*SET TASK*
Reproduce only the data from the line with "From the viewer, how" through the line with "86.2 inches", replacing "child's hand" with "child's palm" and leaving everything else unchanged.

*WORKING DATA*
○ ○ ○ ○ ○ ○ ○
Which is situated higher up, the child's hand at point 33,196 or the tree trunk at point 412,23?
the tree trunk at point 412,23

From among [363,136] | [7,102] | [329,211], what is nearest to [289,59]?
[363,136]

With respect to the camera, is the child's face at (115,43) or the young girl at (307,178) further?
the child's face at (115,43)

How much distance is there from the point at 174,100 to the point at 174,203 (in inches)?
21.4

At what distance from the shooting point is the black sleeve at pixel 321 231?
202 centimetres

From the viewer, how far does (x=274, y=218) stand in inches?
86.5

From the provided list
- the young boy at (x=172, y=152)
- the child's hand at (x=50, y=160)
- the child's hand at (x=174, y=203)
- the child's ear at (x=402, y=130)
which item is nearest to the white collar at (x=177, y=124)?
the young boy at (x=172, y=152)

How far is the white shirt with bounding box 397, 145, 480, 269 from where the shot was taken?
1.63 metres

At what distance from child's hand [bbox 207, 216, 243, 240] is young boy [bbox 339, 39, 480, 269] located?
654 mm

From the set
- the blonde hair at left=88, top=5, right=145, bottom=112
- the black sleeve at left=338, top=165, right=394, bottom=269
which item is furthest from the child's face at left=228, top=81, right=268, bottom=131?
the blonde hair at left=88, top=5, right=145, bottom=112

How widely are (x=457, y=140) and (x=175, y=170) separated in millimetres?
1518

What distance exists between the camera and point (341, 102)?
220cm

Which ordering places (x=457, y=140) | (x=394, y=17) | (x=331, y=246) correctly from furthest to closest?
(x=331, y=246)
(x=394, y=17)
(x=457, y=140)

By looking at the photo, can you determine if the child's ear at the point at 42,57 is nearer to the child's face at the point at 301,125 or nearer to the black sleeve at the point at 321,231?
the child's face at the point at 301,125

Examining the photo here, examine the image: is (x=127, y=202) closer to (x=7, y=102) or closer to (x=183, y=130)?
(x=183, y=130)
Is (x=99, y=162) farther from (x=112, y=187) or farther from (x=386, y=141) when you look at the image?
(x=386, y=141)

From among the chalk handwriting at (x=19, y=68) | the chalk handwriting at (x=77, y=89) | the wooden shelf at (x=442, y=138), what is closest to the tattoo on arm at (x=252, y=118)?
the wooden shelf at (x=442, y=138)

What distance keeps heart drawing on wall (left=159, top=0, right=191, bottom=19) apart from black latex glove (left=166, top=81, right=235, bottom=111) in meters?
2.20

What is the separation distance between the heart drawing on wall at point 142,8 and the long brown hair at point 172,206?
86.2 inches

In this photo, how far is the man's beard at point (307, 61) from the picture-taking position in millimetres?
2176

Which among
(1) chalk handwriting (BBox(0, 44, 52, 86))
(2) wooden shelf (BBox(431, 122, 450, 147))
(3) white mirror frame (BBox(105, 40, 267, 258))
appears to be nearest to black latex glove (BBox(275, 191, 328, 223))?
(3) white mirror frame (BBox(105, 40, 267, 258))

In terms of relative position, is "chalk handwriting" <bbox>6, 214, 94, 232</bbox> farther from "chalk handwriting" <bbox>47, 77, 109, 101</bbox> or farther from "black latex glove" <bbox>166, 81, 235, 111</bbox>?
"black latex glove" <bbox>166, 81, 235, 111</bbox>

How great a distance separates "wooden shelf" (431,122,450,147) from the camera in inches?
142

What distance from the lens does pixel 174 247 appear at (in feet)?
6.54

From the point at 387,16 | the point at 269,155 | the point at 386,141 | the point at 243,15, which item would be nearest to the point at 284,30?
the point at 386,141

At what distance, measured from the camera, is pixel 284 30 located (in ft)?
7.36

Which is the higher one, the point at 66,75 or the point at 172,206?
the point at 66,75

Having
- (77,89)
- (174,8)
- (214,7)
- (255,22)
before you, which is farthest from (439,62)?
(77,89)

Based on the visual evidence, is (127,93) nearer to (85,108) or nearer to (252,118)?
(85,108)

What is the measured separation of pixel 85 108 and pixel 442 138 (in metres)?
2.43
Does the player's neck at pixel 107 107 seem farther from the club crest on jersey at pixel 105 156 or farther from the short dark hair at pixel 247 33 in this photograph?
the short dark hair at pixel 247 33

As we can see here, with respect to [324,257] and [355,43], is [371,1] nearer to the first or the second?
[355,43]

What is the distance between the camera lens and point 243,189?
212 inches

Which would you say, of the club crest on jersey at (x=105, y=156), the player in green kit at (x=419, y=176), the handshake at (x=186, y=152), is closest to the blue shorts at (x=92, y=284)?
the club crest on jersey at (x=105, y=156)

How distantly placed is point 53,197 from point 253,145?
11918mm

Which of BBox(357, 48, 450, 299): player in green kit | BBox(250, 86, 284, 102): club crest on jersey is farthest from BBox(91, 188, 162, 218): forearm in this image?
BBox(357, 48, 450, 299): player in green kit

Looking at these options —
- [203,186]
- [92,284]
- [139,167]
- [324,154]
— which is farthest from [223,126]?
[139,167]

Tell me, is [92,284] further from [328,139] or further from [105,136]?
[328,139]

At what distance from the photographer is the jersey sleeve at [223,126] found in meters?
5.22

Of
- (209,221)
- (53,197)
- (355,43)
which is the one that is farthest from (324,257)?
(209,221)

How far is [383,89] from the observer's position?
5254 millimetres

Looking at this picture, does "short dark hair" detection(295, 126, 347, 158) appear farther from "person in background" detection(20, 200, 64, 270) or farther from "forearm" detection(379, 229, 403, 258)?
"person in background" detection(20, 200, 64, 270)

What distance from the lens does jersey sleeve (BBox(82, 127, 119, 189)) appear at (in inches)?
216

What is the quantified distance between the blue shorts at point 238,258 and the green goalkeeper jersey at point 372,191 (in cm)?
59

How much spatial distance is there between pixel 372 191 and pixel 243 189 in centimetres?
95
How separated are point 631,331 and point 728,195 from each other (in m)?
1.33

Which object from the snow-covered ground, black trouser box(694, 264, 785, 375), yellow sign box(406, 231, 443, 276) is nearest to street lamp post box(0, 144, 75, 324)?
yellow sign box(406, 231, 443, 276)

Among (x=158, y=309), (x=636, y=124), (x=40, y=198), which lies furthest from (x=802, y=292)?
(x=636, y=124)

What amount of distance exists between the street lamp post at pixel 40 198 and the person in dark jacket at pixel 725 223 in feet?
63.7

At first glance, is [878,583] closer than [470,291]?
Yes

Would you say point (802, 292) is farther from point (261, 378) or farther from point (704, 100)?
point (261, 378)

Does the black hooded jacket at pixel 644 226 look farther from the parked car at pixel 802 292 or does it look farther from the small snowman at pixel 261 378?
○ ○ ○ ○ ○ ○ ○
*TASK RESULT*
From the viewer, how far does (x=274, y=218) stand in inches?
86.5

From the provided list
- the young boy at (x=172, y=152)
- the child's palm at (x=50, y=160)
- the child's palm at (x=174, y=203)
- the child's ear at (x=402, y=130)
which item is nearest to the white collar at (x=177, y=124)?
the young boy at (x=172, y=152)

How far is the white shirt with bounding box 397, 145, 480, 269 from where the shot was taken?
1.63 metres

At what distance from child's palm [bbox 207, 216, 243, 240] is young boy [bbox 339, 39, 480, 269] located?
654 mm

From the set
- the blonde hair at left=88, top=5, right=145, bottom=112
- the black sleeve at left=338, top=165, right=394, bottom=269
which item is furthest from the child's face at left=228, top=81, right=268, bottom=131?
the blonde hair at left=88, top=5, right=145, bottom=112

How widely are (x=457, y=140) and (x=175, y=170) separated in millimetres?
1518

What distance exists between the camera and point (341, 102)?
220cm

Which ordering places (x=457, y=140) | (x=394, y=17) | (x=331, y=246) correctly from furthest to closest?
(x=331, y=246)
(x=394, y=17)
(x=457, y=140)

By looking at the photo, can you determine if the child's ear at the point at 42,57 is nearer to the child's face at the point at 301,125 or nearer to the black sleeve at the point at 321,231?
the child's face at the point at 301,125

Examining the photo here, examine the image: is (x=127, y=202) closer to (x=7, y=102) or closer to (x=183, y=130)?
(x=183, y=130)
Is (x=99, y=162) farther from (x=112, y=187) or farther from (x=386, y=141) when you look at the image?
(x=386, y=141)

From among the chalk handwriting at (x=19, y=68) | the chalk handwriting at (x=77, y=89) | the wooden shelf at (x=442, y=138), what is closest to the tattoo on arm at (x=252, y=118)?
the wooden shelf at (x=442, y=138)

What distance keeps heart drawing on wall (left=159, top=0, right=191, bottom=19) apart from black latex glove (left=166, top=81, right=235, bottom=111) in meters?
2.20

What is the separation distance between the heart drawing on wall at point 142,8 and the long brown hair at point 172,206?
86.2 inches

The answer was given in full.